--- DOCUMENT TEXT ---
★ ★ ★ ★ ★ ★ ★

Conner Weigman, Kyron Drones, and the flyover defense

Ian Boyd

Member Who Talks (A Lot!)
Staff member
Jan 14, 2014
Ypsilanti, MI
The Texas high school ranks had a couple of 4-star quarterback prospects get bounced in the playoffs last weekend. Bridgeland's Conner Weigman went down against Rockwall-Heath 48-28, then Kyron Drones' Shadow Creek got a taste of 6A life in a loss to Katy 49-24.

Neither game was particularly close, largely due to really effective and disciplined play from the Rockwall-Heath and Katy defenses, both of whom employ varieties of the 8-3, "flyover defense" made famous in the Big 12 by Iowa State.

Katy has been at this for a while now, Northwestern just made it to the Big 10 Championship game with former Katy linebacker Paddy Fisher for the second time in three years. The defense Paddy Fisher played on at Katy back in 2015 was probably the greatest defense in Texas high school history. I believe they had about eight D1 recruits in their starting 11, including TCU's Corey Bethley (defensive tackle), West Virginia/Houston's Jovanni Stewart (space-backer), Houston/Wisconsin's Collin Wilder (safety), Arizona State's Michael Matus (strongside end), and Boise State's Breyden Boyd (inside backer).

The key to their scheme has generally been the jack linebacker, who begins his training as safety and maintains the ability to drop and play coverage to give the Tigers flexibility in how they rotate their secondary around to address different offensive formations and personnel. This year's jack is Shepherd Bowling, a 6-0, 210 pound 3-star recruit likely to end up at a service academy next season based on his current offers.

Rockwall-Heath plays more of a true, Iowa State-style flyover defense. They have three deep safeties at the snap and can move players around based on the needs of the game. Like other flyover defenses, they regularly benefit from the ability to have a safety buzz down into the box from over the top and blow up a run when the offense has zero plan to block him. This style of defense that's taking hold in college is already a mainstay at the Texas high school level (naturally) and you'll see it play a prominent role in these playoff games. Future Big 12 passers Drones (Baylor) and Weigman (well...we'll see) had some issues dealing with it.

★ ★ ★ ★ ★ ★ ★

--- GIVEN DATA ---
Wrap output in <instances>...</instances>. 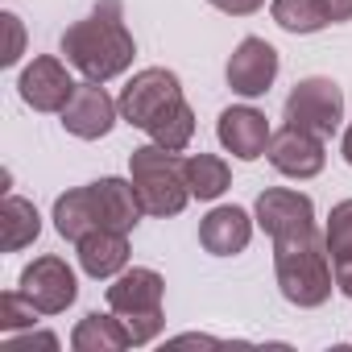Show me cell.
Returning a JSON list of instances; mask_svg holds the SVG:
<instances>
[{
	"label": "cell",
	"mask_w": 352,
	"mask_h": 352,
	"mask_svg": "<svg viewBox=\"0 0 352 352\" xmlns=\"http://www.w3.org/2000/svg\"><path fill=\"white\" fill-rule=\"evenodd\" d=\"M129 179L137 187V199L145 208V216L170 220L191 204V187H187V157H179L174 149H162L157 141L137 145L129 153Z\"/></svg>",
	"instance_id": "3957f363"
},
{
	"label": "cell",
	"mask_w": 352,
	"mask_h": 352,
	"mask_svg": "<svg viewBox=\"0 0 352 352\" xmlns=\"http://www.w3.org/2000/svg\"><path fill=\"white\" fill-rule=\"evenodd\" d=\"M71 348L75 352H124V348H133V340H129V327L120 323V315L108 307V311H87L75 323Z\"/></svg>",
	"instance_id": "e0dca14e"
},
{
	"label": "cell",
	"mask_w": 352,
	"mask_h": 352,
	"mask_svg": "<svg viewBox=\"0 0 352 352\" xmlns=\"http://www.w3.org/2000/svg\"><path fill=\"white\" fill-rule=\"evenodd\" d=\"M282 120L286 124H298V129H307V133H315V137L327 141L344 124V91H340V83L327 79V75L298 79L290 87L286 104H282Z\"/></svg>",
	"instance_id": "8992f818"
},
{
	"label": "cell",
	"mask_w": 352,
	"mask_h": 352,
	"mask_svg": "<svg viewBox=\"0 0 352 352\" xmlns=\"http://www.w3.org/2000/svg\"><path fill=\"white\" fill-rule=\"evenodd\" d=\"M108 307L120 315V323L129 327L133 348H145L162 336L166 327V278L149 265H133L120 270L112 278V286L104 290Z\"/></svg>",
	"instance_id": "277c9868"
},
{
	"label": "cell",
	"mask_w": 352,
	"mask_h": 352,
	"mask_svg": "<svg viewBox=\"0 0 352 352\" xmlns=\"http://www.w3.org/2000/svg\"><path fill=\"white\" fill-rule=\"evenodd\" d=\"M331 270H336V290L344 298H352V257H336Z\"/></svg>",
	"instance_id": "4316f807"
},
{
	"label": "cell",
	"mask_w": 352,
	"mask_h": 352,
	"mask_svg": "<svg viewBox=\"0 0 352 352\" xmlns=\"http://www.w3.org/2000/svg\"><path fill=\"white\" fill-rule=\"evenodd\" d=\"M270 17L278 30H286L294 38H307V34H319L331 25L323 0H270Z\"/></svg>",
	"instance_id": "ffe728a7"
},
{
	"label": "cell",
	"mask_w": 352,
	"mask_h": 352,
	"mask_svg": "<svg viewBox=\"0 0 352 352\" xmlns=\"http://www.w3.org/2000/svg\"><path fill=\"white\" fill-rule=\"evenodd\" d=\"M58 46H63L67 63L91 83L120 79L137 58V42H133V34L124 25V5L120 0H96L87 17H79V21H71L63 30Z\"/></svg>",
	"instance_id": "6da1fadb"
},
{
	"label": "cell",
	"mask_w": 352,
	"mask_h": 352,
	"mask_svg": "<svg viewBox=\"0 0 352 352\" xmlns=\"http://www.w3.org/2000/svg\"><path fill=\"white\" fill-rule=\"evenodd\" d=\"M91 195H96L100 228L133 232V228H137V220L145 216V208H141V199H137L133 179H116V174H104V179H96V183H91Z\"/></svg>",
	"instance_id": "2e32d148"
},
{
	"label": "cell",
	"mask_w": 352,
	"mask_h": 352,
	"mask_svg": "<svg viewBox=\"0 0 352 352\" xmlns=\"http://www.w3.org/2000/svg\"><path fill=\"white\" fill-rule=\"evenodd\" d=\"M34 348L54 352V348H58V336H54V331H34V327L5 336V352H34Z\"/></svg>",
	"instance_id": "cb8c5ba5"
},
{
	"label": "cell",
	"mask_w": 352,
	"mask_h": 352,
	"mask_svg": "<svg viewBox=\"0 0 352 352\" xmlns=\"http://www.w3.org/2000/svg\"><path fill=\"white\" fill-rule=\"evenodd\" d=\"M274 278L278 290L290 307L298 311H315L331 298L336 290V270H331V253L319 228L290 236V241H274Z\"/></svg>",
	"instance_id": "7a4b0ae2"
},
{
	"label": "cell",
	"mask_w": 352,
	"mask_h": 352,
	"mask_svg": "<svg viewBox=\"0 0 352 352\" xmlns=\"http://www.w3.org/2000/svg\"><path fill=\"white\" fill-rule=\"evenodd\" d=\"M323 241H327V253L331 261L336 257H352V199H340L327 216V228H323Z\"/></svg>",
	"instance_id": "603a6c76"
},
{
	"label": "cell",
	"mask_w": 352,
	"mask_h": 352,
	"mask_svg": "<svg viewBox=\"0 0 352 352\" xmlns=\"http://www.w3.org/2000/svg\"><path fill=\"white\" fill-rule=\"evenodd\" d=\"M174 344H216V340H212V336H179Z\"/></svg>",
	"instance_id": "f546056e"
},
{
	"label": "cell",
	"mask_w": 352,
	"mask_h": 352,
	"mask_svg": "<svg viewBox=\"0 0 352 352\" xmlns=\"http://www.w3.org/2000/svg\"><path fill=\"white\" fill-rule=\"evenodd\" d=\"M340 153H344V162L352 166V120L344 124V137H340Z\"/></svg>",
	"instance_id": "f1b7e54d"
},
{
	"label": "cell",
	"mask_w": 352,
	"mask_h": 352,
	"mask_svg": "<svg viewBox=\"0 0 352 352\" xmlns=\"http://www.w3.org/2000/svg\"><path fill=\"white\" fill-rule=\"evenodd\" d=\"M270 166L282 174V179H315V174H323L327 166V149H323V137L298 129V124H282L274 137H270V149H265Z\"/></svg>",
	"instance_id": "8fae6325"
},
{
	"label": "cell",
	"mask_w": 352,
	"mask_h": 352,
	"mask_svg": "<svg viewBox=\"0 0 352 352\" xmlns=\"http://www.w3.org/2000/svg\"><path fill=\"white\" fill-rule=\"evenodd\" d=\"M0 25L9 30V46H5V54H0V63H5V67H17L21 54H25V25H21L17 13H0Z\"/></svg>",
	"instance_id": "d4e9b609"
},
{
	"label": "cell",
	"mask_w": 352,
	"mask_h": 352,
	"mask_svg": "<svg viewBox=\"0 0 352 352\" xmlns=\"http://www.w3.org/2000/svg\"><path fill=\"white\" fill-rule=\"evenodd\" d=\"M116 104H120V120H124V124L149 133L157 120H166L170 112H179V108L187 104V96H183V79L174 75V71H166V67H145V71H137V75L124 83V91H120Z\"/></svg>",
	"instance_id": "5b68a950"
},
{
	"label": "cell",
	"mask_w": 352,
	"mask_h": 352,
	"mask_svg": "<svg viewBox=\"0 0 352 352\" xmlns=\"http://www.w3.org/2000/svg\"><path fill=\"white\" fill-rule=\"evenodd\" d=\"M187 187H191V199L216 204L232 187V166L220 153H204V149L187 153Z\"/></svg>",
	"instance_id": "d6986e66"
},
{
	"label": "cell",
	"mask_w": 352,
	"mask_h": 352,
	"mask_svg": "<svg viewBox=\"0 0 352 352\" xmlns=\"http://www.w3.org/2000/svg\"><path fill=\"white\" fill-rule=\"evenodd\" d=\"M216 137H220V145H224L232 157L257 162V157H265L274 129H270V116H265L261 108H253V104H232V108L220 112Z\"/></svg>",
	"instance_id": "4fadbf2b"
},
{
	"label": "cell",
	"mask_w": 352,
	"mask_h": 352,
	"mask_svg": "<svg viewBox=\"0 0 352 352\" xmlns=\"http://www.w3.org/2000/svg\"><path fill=\"white\" fill-rule=\"evenodd\" d=\"M42 319V311L21 294V290H5L0 294V336H13V331H25Z\"/></svg>",
	"instance_id": "7402d4cb"
},
{
	"label": "cell",
	"mask_w": 352,
	"mask_h": 352,
	"mask_svg": "<svg viewBox=\"0 0 352 352\" xmlns=\"http://www.w3.org/2000/svg\"><path fill=\"white\" fill-rule=\"evenodd\" d=\"M323 9H327L331 25H344V21H352V0H323Z\"/></svg>",
	"instance_id": "83f0119b"
},
{
	"label": "cell",
	"mask_w": 352,
	"mask_h": 352,
	"mask_svg": "<svg viewBox=\"0 0 352 352\" xmlns=\"http://www.w3.org/2000/svg\"><path fill=\"white\" fill-rule=\"evenodd\" d=\"M79 270L96 282H112L120 270H129V232L120 228H91L83 241H75Z\"/></svg>",
	"instance_id": "9a60e30c"
},
{
	"label": "cell",
	"mask_w": 352,
	"mask_h": 352,
	"mask_svg": "<svg viewBox=\"0 0 352 352\" xmlns=\"http://www.w3.org/2000/svg\"><path fill=\"white\" fill-rule=\"evenodd\" d=\"M253 220L270 241H290V236H302V232L319 228L311 195L294 191V187H265L253 204Z\"/></svg>",
	"instance_id": "ba28073f"
},
{
	"label": "cell",
	"mask_w": 352,
	"mask_h": 352,
	"mask_svg": "<svg viewBox=\"0 0 352 352\" xmlns=\"http://www.w3.org/2000/svg\"><path fill=\"white\" fill-rule=\"evenodd\" d=\"M54 228H58V236L63 241H83L91 228H100V216H96V195H91V183L87 187H75V191H67V195H58L54 199Z\"/></svg>",
	"instance_id": "ac0fdd59"
},
{
	"label": "cell",
	"mask_w": 352,
	"mask_h": 352,
	"mask_svg": "<svg viewBox=\"0 0 352 352\" xmlns=\"http://www.w3.org/2000/svg\"><path fill=\"white\" fill-rule=\"evenodd\" d=\"M212 9H220L224 17H253L265 9V0H208Z\"/></svg>",
	"instance_id": "484cf974"
},
{
	"label": "cell",
	"mask_w": 352,
	"mask_h": 352,
	"mask_svg": "<svg viewBox=\"0 0 352 352\" xmlns=\"http://www.w3.org/2000/svg\"><path fill=\"white\" fill-rule=\"evenodd\" d=\"M17 290H21L42 315H63V311L79 298V278H75V270L67 265V257L42 253V257H34V261L21 270Z\"/></svg>",
	"instance_id": "52a82bcc"
},
{
	"label": "cell",
	"mask_w": 352,
	"mask_h": 352,
	"mask_svg": "<svg viewBox=\"0 0 352 352\" xmlns=\"http://www.w3.org/2000/svg\"><path fill=\"white\" fill-rule=\"evenodd\" d=\"M58 120H63V129H67L71 137H79V141H100V137H108V133L116 129L120 104L108 96L104 83L83 79V83L75 87V96L67 100V108L58 112Z\"/></svg>",
	"instance_id": "30bf717a"
},
{
	"label": "cell",
	"mask_w": 352,
	"mask_h": 352,
	"mask_svg": "<svg viewBox=\"0 0 352 352\" xmlns=\"http://www.w3.org/2000/svg\"><path fill=\"white\" fill-rule=\"evenodd\" d=\"M0 224H5V253H17V249H25V245H34L38 241V232H42V216H38V208L25 199V195H5V208H0Z\"/></svg>",
	"instance_id": "44dd1931"
},
{
	"label": "cell",
	"mask_w": 352,
	"mask_h": 352,
	"mask_svg": "<svg viewBox=\"0 0 352 352\" xmlns=\"http://www.w3.org/2000/svg\"><path fill=\"white\" fill-rule=\"evenodd\" d=\"M71 63L54 58V54H38L21 75H17V91L34 112H63L67 100L75 96V75L67 71Z\"/></svg>",
	"instance_id": "7c38bea8"
},
{
	"label": "cell",
	"mask_w": 352,
	"mask_h": 352,
	"mask_svg": "<svg viewBox=\"0 0 352 352\" xmlns=\"http://www.w3.org/2000/svg\"><path fill=\"white\" fill-rule=\"evenodd\" d=\"M253 228H257V220H253L245 208L220 204V208H212V212L199 220V245H204L212 257H236V253L249 249Z\"/></svg>",
	"instance_id": "5bb4252c"
},
{
	"label": "cell",
	"mask_w": 352,
	"mask_h": 352,
	"mask_svg": "<svg viewBox=\"0 0 352 352\" xmlns=\"http://www.w3.org/2000/svg\"><path fill=\"white\" fill-rule=\"evenodd\" d=\"M278 71H282V58L265 38H241L236 50L228 54L224 79L241 100H261L278 83Z\"/></svg>",
	"instance_id": "9c48e42d"
}]
</instances>
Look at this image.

★ ★ ★ ★ ★ ★ ★

In the flyover defense article, who is Katy's jack linebacker this year?

--- TASK ANSWER ---
Shepherd Bowling